Search code examples
azure-data-factory

adf skip line count issue with csv having empty string


I am trying to copy csv files in blob storage to snowflake. first row as header and want to skip 2nd line in csv while using copy activity in azure data factory.

csv-file-rows:

ID,NAME,AGE,INCOME 
'','','',0 
123,'test',23,1045 

expected: first row as header, skip second row, insert remaining rows

Error code:

DELIMITEDTEXTCOLUMNNAMENOTALLOW NULL,EXCEPTION,Message=The name of column index 1 is empty


Solution

  • If you know the column names before the pipeline run, you can try the below approach using copy activity.

    For sample, I took the input csv data like below.

    ID,NAME,AGE,INCOME
    '','','',0
    123,test,23,1045
    124,test2,24,1046
    

    First uncheck the First row as header in the source csv dataset.

    enter image description here

    Now, give this to the copy activity source and give 2 in the Skip line count option.

    enter image description here

    Give your target dataset as copy activity sink and import the schemas in the mapping.

    enter image description here

    Here, give your required column names in the order.

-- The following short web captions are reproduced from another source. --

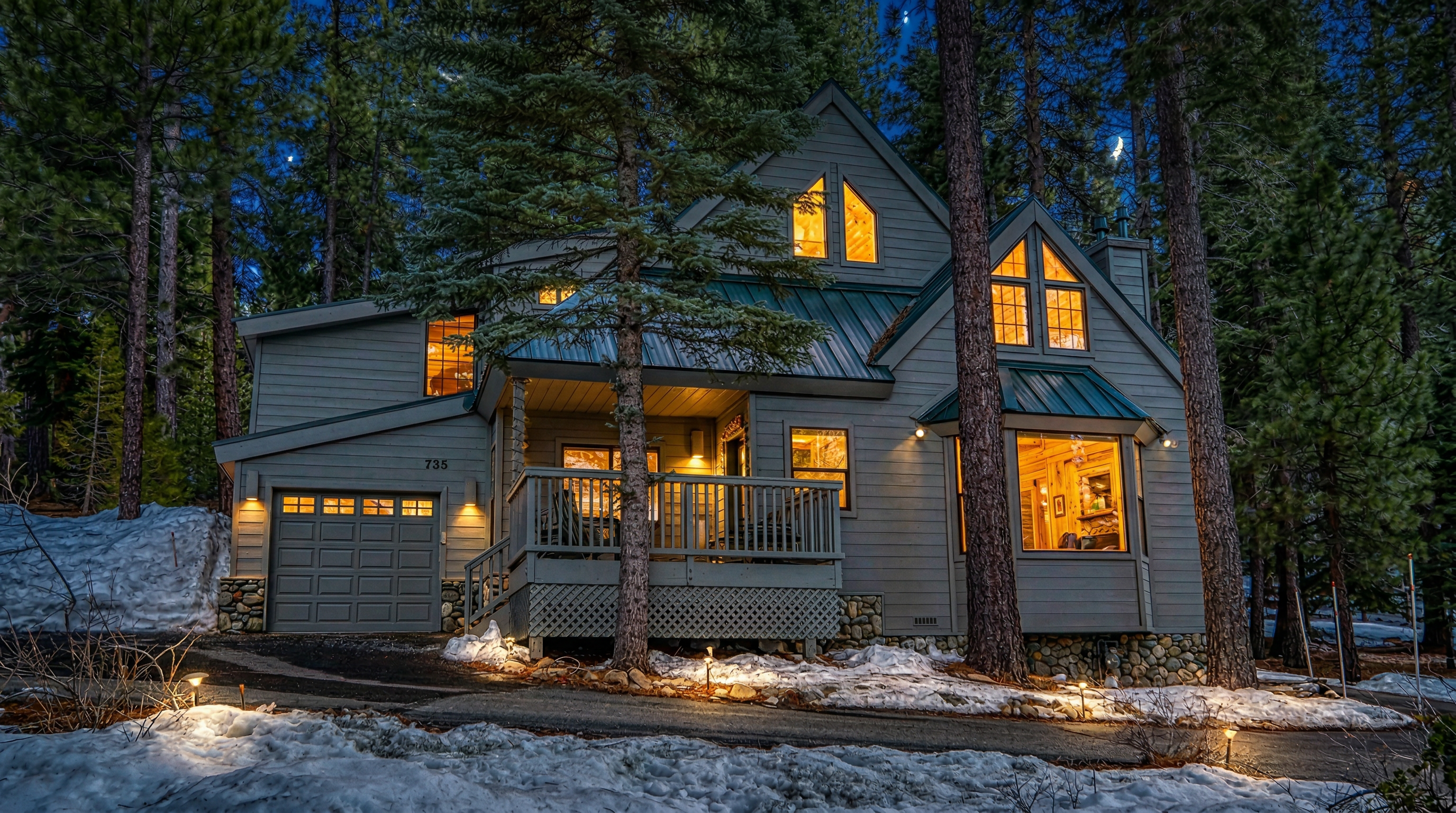 This charming, multi-level mountain home features light gray siding with a contrasting green metal roof, nestled in a lush, snow-covered forest setting. The exterior includes a prominent garage, an inviting front deck with lattice detailing, and large windows that allow for plenty of natural light. The property exudes a cozy, rustic-chic appeal, perfectly suited for a alpine retreat.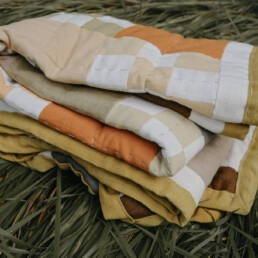 A naturally dyed quilt by Chelsea Smith sits folded on top of tall folded over grass, 2023.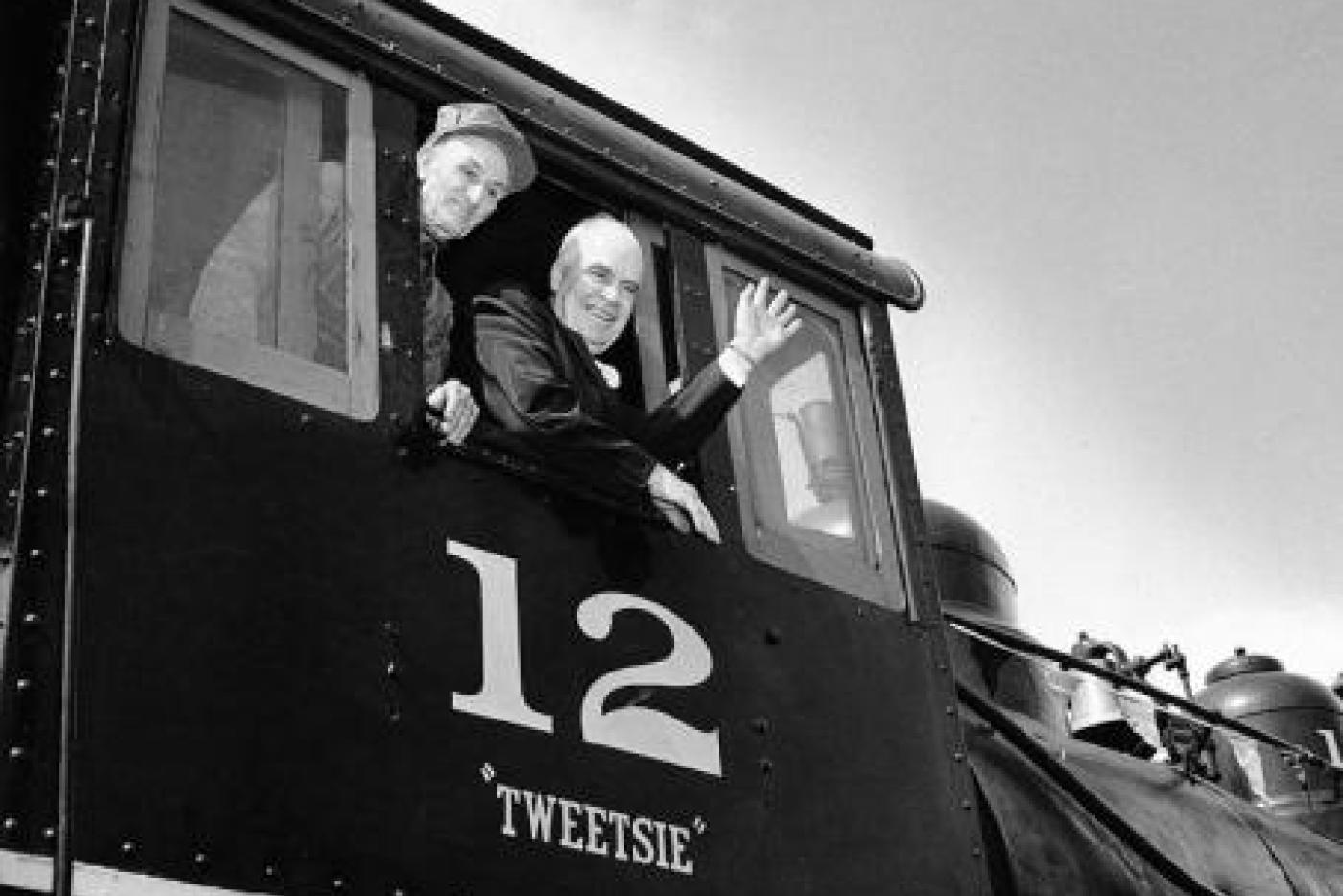 Gov. Luther Hodges waves from the Tweetsie engine in 1956. Image from the N.C. Museum of History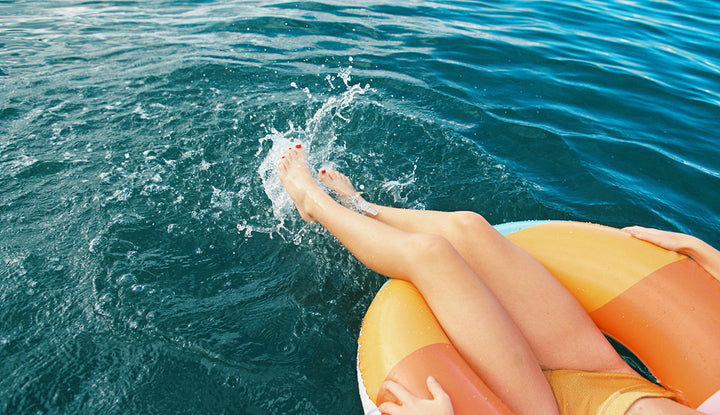 person relaxing on a floaty in open water
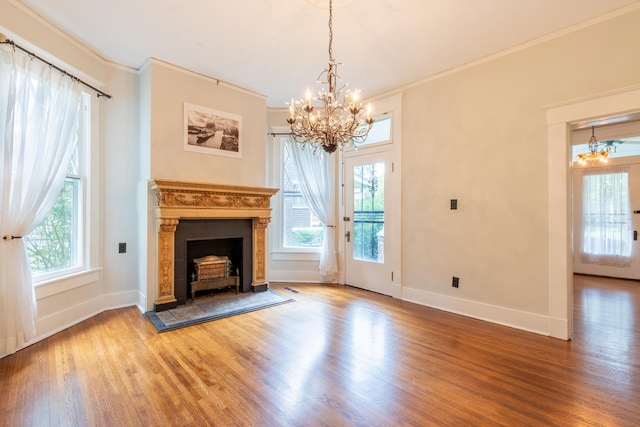 unfurnished living room with an inviting chandelier, crown molding, wood-type flooring, and a wealth of natural light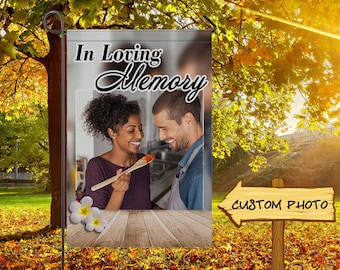 May include: A garden flag with the words "In Loving Memory" above a photo of a couple. The flag has a wooden sign that says "Custom Photo". The background is a sunny outdoor scene with trees and fall foliage.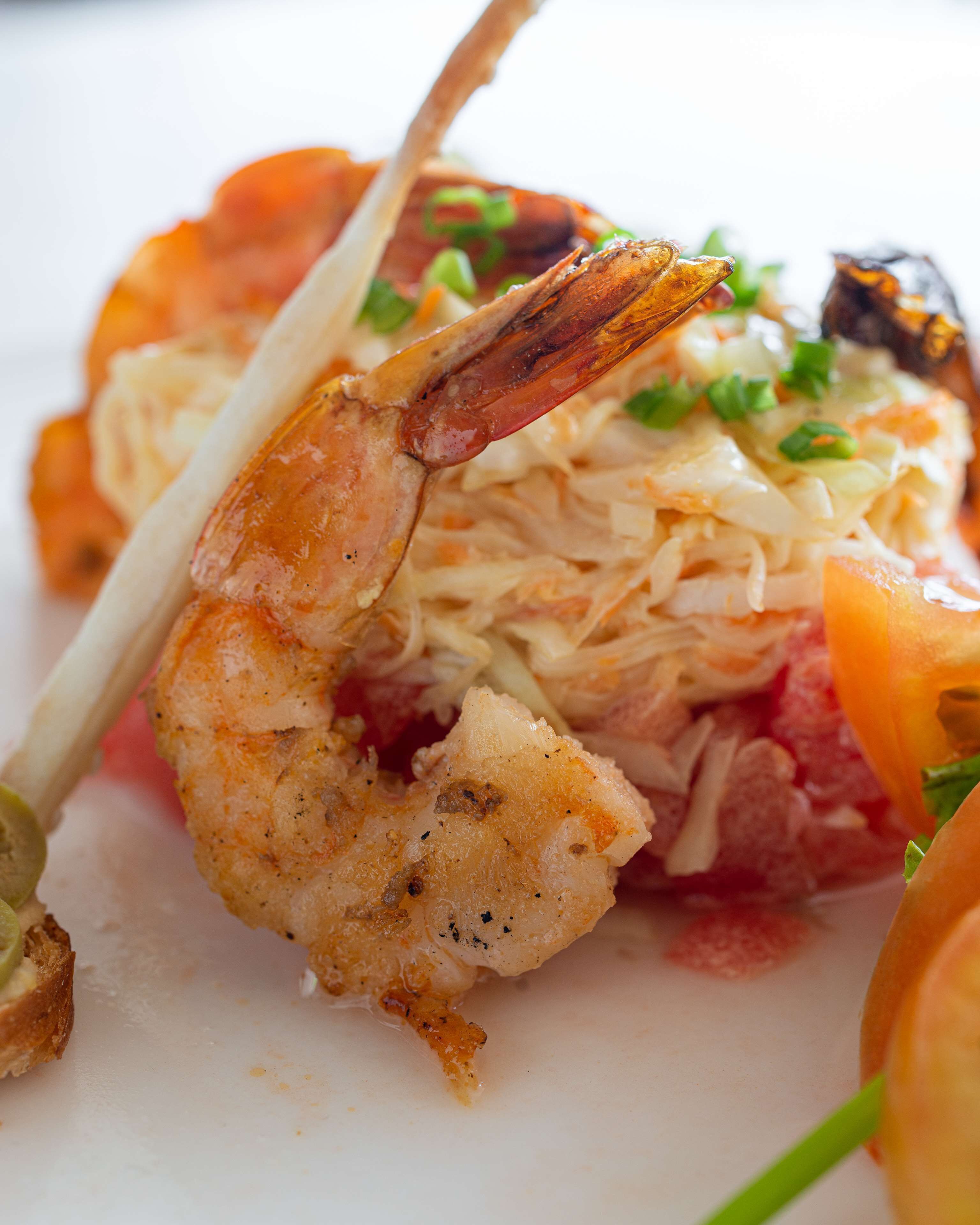 Primer plano de un plato de mariscos con camarones, posiblemente ensartados, adornado con hierbas.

    Now, run the copy activity and the 2nd line will be skipped in the target. For sample, I took the target as csv. In your case, it should be snowflake.

    enter image description here

    If you want to do this process dynamically without giving column names manually, you can use Dataflow. Give your input dataset as source in the dataflow. Make sure the First row as header of the dataset is checked in this case.

    Now, add a Surrogate Key transformation and add a column key with incrementing the value as 1.

    enter image description here

    Then, add a filter transformation with condition to skip the first row key!=1.

    enter image description here

    Add your snowflake dataset as sink here and execute the dataflow from the pipeline. It will give the desired results in the target.